L’impressione è che Tre piani, trattato in parte con freddezza e in parte con fin troppo tatto dalla critica italiana dopo il passaggio in concorso all’amato, da Moretti, Festival di Cannes 2021, sia semplicemente un film brutto e non riuscito nonostante le buone intenzioni e le tante cose da dire. Eppure, da quanto Moretti – a parte il bel documentario Santiago, Italia – non centra completamente un film? A nostro parere, da troppo tempo; da La stanza del figlio con cui vinse vent’anni fa la Palma d’oro a Cannes.
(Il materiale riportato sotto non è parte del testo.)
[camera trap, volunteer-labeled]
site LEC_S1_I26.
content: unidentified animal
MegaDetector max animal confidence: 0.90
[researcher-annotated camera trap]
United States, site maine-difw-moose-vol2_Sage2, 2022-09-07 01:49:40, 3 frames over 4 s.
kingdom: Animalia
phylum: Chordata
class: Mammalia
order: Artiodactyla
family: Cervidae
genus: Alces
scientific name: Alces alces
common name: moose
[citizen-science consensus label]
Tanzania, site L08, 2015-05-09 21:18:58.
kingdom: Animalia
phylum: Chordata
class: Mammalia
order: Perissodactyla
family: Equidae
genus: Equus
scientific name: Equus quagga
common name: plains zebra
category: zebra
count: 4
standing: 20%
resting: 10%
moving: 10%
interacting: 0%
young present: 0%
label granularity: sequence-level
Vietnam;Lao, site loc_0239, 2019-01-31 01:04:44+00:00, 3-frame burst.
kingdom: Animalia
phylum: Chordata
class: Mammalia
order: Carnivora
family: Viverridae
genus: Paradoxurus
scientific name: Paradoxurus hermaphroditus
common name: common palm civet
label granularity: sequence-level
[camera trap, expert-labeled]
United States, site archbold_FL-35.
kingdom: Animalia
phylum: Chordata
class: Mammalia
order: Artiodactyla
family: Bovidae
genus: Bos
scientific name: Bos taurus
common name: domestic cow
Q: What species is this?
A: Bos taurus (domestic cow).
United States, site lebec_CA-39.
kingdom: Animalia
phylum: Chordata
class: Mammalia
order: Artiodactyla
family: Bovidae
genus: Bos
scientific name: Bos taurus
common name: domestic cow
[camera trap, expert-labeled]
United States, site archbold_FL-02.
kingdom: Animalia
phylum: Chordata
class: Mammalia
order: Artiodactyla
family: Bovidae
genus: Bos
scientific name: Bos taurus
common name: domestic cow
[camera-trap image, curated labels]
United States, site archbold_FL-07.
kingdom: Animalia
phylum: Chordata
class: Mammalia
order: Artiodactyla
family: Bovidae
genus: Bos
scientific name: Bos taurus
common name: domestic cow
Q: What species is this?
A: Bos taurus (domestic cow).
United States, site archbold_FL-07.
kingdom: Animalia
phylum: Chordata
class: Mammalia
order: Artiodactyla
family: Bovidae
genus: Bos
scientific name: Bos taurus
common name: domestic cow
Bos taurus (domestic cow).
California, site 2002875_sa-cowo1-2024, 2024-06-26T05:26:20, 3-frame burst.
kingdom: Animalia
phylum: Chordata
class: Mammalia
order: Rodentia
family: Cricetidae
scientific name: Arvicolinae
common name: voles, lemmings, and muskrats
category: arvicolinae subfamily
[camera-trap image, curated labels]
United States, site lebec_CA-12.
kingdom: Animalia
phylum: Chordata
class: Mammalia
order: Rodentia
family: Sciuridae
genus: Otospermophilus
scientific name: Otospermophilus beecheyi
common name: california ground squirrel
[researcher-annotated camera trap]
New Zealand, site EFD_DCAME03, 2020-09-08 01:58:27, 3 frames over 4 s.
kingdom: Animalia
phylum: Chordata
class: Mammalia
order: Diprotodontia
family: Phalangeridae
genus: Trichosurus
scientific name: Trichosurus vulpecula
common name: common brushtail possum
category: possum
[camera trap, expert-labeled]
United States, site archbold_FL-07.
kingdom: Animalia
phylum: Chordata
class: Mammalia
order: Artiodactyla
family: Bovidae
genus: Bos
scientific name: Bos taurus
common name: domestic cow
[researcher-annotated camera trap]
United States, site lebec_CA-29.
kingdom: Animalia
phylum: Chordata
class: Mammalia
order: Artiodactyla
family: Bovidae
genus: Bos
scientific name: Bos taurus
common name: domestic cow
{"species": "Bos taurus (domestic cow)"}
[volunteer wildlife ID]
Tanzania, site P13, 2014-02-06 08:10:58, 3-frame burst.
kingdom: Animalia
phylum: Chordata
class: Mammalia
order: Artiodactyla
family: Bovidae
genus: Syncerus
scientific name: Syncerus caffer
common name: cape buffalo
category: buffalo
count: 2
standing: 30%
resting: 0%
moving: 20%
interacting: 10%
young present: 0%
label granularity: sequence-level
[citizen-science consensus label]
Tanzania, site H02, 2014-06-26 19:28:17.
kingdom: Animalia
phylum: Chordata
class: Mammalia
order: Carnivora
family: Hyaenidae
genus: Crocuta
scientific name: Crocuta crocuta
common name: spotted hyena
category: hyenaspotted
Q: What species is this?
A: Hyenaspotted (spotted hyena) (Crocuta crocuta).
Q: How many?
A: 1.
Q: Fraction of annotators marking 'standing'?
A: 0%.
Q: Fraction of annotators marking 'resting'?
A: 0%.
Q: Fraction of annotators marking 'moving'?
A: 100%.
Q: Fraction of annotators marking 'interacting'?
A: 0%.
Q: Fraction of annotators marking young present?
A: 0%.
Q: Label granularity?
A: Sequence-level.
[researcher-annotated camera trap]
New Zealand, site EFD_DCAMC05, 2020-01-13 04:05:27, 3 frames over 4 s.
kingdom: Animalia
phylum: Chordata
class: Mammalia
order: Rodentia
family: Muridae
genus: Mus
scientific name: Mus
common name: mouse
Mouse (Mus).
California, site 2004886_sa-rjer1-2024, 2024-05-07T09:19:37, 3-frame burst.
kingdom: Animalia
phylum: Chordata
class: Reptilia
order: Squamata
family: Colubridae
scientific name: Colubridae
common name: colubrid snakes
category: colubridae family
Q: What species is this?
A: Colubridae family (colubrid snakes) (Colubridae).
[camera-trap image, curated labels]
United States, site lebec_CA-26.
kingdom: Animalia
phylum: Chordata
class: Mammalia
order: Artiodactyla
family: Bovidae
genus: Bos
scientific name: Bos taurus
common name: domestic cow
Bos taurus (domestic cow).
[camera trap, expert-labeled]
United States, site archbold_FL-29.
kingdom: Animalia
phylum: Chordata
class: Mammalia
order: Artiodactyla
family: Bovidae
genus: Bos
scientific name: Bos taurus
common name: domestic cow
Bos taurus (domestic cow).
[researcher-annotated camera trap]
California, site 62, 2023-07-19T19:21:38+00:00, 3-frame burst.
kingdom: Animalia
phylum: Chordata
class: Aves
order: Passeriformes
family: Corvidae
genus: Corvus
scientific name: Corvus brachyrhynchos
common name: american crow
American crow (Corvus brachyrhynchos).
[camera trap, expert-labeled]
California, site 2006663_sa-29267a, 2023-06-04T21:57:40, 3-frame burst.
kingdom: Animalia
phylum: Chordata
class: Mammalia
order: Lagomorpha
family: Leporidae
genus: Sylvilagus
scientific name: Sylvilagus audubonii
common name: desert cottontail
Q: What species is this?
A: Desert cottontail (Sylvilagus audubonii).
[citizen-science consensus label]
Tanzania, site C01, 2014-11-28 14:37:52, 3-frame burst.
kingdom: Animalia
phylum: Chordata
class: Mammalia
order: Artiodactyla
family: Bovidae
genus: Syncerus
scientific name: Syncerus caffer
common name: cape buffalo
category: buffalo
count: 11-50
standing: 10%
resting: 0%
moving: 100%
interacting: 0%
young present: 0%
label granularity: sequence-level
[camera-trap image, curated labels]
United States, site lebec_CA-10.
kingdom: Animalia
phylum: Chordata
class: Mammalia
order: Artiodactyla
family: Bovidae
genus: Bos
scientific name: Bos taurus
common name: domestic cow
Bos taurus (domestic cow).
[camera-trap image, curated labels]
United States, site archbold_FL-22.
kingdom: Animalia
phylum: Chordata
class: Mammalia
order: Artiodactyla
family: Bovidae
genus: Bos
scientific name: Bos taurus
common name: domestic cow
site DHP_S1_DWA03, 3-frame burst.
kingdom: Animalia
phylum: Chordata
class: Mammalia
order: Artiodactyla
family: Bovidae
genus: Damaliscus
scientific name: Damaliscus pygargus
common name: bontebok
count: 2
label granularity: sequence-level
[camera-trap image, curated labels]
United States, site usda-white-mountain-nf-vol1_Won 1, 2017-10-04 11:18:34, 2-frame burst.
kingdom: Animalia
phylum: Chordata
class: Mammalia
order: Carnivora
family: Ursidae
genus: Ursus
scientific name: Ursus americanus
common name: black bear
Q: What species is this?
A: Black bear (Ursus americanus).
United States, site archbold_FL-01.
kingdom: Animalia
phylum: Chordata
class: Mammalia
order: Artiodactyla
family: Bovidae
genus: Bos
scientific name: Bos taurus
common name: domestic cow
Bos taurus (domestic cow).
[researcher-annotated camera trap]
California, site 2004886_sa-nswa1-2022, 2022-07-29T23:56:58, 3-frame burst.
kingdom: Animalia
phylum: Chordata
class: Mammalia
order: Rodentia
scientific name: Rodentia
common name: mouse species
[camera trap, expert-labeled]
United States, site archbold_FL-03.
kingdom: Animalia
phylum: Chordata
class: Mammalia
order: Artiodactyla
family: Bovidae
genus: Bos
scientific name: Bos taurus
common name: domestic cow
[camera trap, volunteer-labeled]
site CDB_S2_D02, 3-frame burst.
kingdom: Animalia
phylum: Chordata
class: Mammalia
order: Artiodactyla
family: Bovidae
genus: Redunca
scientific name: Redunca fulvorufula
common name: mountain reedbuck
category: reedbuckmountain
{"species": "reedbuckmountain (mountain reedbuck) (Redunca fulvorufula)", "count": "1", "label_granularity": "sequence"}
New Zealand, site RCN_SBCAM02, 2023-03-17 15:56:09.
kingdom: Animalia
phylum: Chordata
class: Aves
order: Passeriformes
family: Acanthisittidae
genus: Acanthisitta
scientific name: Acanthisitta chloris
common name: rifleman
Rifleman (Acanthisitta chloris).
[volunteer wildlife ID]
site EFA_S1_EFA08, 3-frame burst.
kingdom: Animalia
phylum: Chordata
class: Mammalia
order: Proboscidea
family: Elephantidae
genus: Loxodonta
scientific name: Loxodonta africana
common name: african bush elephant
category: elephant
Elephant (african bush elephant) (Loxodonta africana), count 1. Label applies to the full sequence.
Mia madre aveva un bel nucleo forte annacquato da una sottostoria cinematografica debolissima, Habemus Papam era un’operina sopravvalutata per la provocatorietà della storia del Papa in crisi, Il caimano lo era altrettanto perché nasceva come film indignato da parte di un autore che aveva sempre proclamato (fin dai primi corti) che prediligeva l’urgenza delle proprie istanze personali a quelle di un “politico” da cui rifuggiva pur partecipandovi da sempre. Tre film nettamente al di sotto dei suoi film migliori, comunque. Tre piani purtroppo, che mescola storie private a uno sguardo umano e “politico” sconfortato sulla nostra società (con una speranza finale alquanto fragile, dopo tanto dolore, e una moralina sulla necessità di “uscire” da quel condominio e aprirsi al mondo che non riesce a toccare nel profondo), prosegue quella che sembra una parabola discendente dell’autore. Sperando che l’ispirazione torni a far capolino nei suoi film e nella carriera di quello che rimane uno degli uomini di cinema italiani più importanti degli ultimi quarant’anni.